El católico de hoy está obsesionado con el cielo. El fundamento de su religión está por ahí, en el nebuloso e incorpóreo más allá. Su centro espiritual fugó a otro mundo, a un lugar etéreo, misterioso e inefable que espera conocer después de muerto. Su fe es un cuento infantil descarnado, y poco tiene que ver con su manera de vivir y obrar en el mundo real. No es por criticar la devoción de la abuelita, pero esa religión ignora tres importantes pilares del cristianismo auténtico: la encarnación, la presencia real y la doctrina social.
¿Por qué los pobres no tienen adónde volver la vista? La vuelven hacia los cielos con la esperanza infinita de encontrar lo que su hermano en este mundo le quita. Así la denunció la trovadora, más fiel en su denuncia a la tradición católica que los mismos beatos que acusó. El evangelio es buena noticia, aquí y ahora. Cristo se hizo hombre realmente para salvar la humanidad de sus tristezas y angustias. Está presente y disponible para su pueblo en el pan y el vino. Su presencia vincula para siempre al cielo con la tierra, y a Dios con la humanidad.
Sin la encarnación, no hay evangelio.
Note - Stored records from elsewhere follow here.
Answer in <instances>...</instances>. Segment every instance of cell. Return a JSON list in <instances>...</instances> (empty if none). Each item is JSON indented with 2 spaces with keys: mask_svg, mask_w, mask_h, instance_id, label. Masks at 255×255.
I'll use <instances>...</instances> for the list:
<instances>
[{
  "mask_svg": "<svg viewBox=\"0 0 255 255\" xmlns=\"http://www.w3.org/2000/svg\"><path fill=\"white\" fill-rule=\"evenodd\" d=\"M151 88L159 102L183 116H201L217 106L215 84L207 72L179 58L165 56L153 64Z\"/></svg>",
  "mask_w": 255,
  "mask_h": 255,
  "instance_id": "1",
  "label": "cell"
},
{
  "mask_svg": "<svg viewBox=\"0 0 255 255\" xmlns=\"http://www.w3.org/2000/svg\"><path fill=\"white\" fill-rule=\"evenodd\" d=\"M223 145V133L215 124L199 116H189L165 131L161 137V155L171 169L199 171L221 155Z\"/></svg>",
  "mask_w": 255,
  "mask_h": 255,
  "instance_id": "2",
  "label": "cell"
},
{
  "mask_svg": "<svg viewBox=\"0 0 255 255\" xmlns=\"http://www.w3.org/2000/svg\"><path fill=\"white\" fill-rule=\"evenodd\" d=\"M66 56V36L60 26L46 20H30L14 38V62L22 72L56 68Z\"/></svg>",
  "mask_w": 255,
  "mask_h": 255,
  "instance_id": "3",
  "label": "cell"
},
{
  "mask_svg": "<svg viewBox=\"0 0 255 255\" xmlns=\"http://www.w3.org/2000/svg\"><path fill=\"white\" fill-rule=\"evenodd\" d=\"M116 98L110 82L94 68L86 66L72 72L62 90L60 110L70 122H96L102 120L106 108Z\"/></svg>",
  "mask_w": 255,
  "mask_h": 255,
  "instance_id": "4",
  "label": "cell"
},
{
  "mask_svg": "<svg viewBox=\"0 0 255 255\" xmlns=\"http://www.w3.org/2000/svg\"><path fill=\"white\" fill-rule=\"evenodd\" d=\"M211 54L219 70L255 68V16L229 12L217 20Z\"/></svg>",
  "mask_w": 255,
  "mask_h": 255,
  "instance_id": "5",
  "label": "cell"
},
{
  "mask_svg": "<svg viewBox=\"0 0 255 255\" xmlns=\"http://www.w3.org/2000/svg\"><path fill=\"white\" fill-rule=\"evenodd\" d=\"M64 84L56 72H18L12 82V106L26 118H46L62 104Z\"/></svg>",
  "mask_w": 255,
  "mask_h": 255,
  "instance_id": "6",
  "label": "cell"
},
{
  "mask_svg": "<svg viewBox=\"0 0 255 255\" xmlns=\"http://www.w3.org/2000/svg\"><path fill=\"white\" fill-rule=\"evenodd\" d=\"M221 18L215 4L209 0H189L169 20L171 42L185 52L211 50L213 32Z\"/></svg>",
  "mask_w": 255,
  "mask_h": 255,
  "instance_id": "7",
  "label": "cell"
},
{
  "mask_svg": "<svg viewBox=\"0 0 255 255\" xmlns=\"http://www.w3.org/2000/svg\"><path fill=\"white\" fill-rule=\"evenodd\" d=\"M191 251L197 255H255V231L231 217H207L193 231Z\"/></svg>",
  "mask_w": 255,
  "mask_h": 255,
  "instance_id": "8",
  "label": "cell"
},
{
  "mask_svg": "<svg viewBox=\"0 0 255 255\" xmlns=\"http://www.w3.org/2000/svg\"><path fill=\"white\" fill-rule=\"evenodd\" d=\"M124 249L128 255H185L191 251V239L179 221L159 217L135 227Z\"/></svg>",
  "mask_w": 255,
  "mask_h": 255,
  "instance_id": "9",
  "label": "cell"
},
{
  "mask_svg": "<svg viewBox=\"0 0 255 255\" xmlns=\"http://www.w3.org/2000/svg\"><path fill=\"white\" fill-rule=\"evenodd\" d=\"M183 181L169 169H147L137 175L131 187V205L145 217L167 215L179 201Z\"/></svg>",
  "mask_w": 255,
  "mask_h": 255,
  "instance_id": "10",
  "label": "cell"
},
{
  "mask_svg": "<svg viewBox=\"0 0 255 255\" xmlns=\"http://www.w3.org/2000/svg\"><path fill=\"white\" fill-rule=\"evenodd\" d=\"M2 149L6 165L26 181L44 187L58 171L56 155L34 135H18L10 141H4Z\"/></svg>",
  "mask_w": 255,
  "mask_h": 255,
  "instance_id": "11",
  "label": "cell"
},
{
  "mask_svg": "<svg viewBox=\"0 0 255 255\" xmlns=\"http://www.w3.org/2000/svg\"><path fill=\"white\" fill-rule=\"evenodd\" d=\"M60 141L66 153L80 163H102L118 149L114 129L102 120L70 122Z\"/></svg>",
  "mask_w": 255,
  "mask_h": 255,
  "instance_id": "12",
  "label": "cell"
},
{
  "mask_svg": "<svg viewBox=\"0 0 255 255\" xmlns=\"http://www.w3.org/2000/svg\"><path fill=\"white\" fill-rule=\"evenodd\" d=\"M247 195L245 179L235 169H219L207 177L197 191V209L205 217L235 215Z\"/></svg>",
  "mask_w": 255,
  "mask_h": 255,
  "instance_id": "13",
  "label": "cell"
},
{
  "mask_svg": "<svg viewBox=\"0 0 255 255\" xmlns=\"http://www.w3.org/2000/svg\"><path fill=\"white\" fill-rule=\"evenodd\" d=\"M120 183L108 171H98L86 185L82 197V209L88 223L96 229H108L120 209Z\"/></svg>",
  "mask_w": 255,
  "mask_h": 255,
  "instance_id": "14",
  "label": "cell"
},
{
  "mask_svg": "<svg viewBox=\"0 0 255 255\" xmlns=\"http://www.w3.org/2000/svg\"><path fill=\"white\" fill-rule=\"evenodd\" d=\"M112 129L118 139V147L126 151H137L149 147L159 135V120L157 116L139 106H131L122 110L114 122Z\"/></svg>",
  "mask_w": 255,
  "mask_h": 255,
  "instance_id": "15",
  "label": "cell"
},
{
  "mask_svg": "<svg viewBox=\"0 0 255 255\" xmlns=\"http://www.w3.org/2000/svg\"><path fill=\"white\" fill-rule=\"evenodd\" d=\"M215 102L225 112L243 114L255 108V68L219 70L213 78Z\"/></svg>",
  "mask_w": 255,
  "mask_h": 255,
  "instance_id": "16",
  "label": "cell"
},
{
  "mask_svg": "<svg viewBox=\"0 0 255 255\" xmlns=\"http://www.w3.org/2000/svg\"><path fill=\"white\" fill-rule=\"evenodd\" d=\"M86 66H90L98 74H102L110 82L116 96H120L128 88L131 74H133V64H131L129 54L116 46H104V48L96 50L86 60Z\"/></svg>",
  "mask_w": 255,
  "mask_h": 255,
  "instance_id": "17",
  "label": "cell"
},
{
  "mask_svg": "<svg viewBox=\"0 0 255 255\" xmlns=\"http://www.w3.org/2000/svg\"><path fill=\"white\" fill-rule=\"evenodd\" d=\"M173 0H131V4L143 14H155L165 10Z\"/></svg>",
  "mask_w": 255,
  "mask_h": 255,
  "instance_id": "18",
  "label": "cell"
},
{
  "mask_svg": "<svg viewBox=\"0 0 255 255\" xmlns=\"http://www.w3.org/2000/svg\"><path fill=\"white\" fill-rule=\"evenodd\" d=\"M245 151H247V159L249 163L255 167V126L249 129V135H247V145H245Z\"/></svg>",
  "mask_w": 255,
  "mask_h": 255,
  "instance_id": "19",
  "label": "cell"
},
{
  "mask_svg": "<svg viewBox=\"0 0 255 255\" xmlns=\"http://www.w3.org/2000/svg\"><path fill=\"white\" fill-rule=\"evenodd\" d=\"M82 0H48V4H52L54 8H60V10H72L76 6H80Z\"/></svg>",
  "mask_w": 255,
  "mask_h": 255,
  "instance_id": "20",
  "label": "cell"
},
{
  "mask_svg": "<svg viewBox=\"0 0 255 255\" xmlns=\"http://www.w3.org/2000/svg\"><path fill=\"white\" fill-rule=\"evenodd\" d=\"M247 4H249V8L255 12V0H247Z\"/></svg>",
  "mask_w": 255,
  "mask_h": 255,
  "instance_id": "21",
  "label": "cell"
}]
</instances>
Sin la presencia real, el Reino se posterga indefinidamente. Sin la buena noticia, sin el amor incondicional del Padre infinitamente bondadoso que salva a su pueblo porque esa es su santa voluntad, nos quedamos con un cielo imaginario y el protocolo institucional, para condicionar el ingreso.
En el fondo, la pieza esencial en esa religión no es el cielo. Es el infierno. Su dios es el monstruo iracundo que sólo existe para arrojar la humanidad al fuego eterno. El pueblo espera aplacar su ira acertando la fórmula ritual exacta, observando el protocolo rigurosamente.
La crítica de la filosofía secular es que la religión es alienante. Si se trata de esa religión, tiene toda razón. La fe que gira en torno al infierno y el protocolo induce a las personas a ignorar su propio entorno, su propia realidad, su propio hermano que sufre aquí en la tierra, y pasar sus días suplicando misericordia en la hora de su muerte.
El evangelio ha sido secuestrado, silenciado y maniatado. Lo hicieron esclavo de una metafísica exótica para sustentar la estructura protocolar. Así, la Buena Noticia no puede dar fruto de fraternidad, ni de justicia, ni de paz. Muchos presbíteros rehusan corregir el error.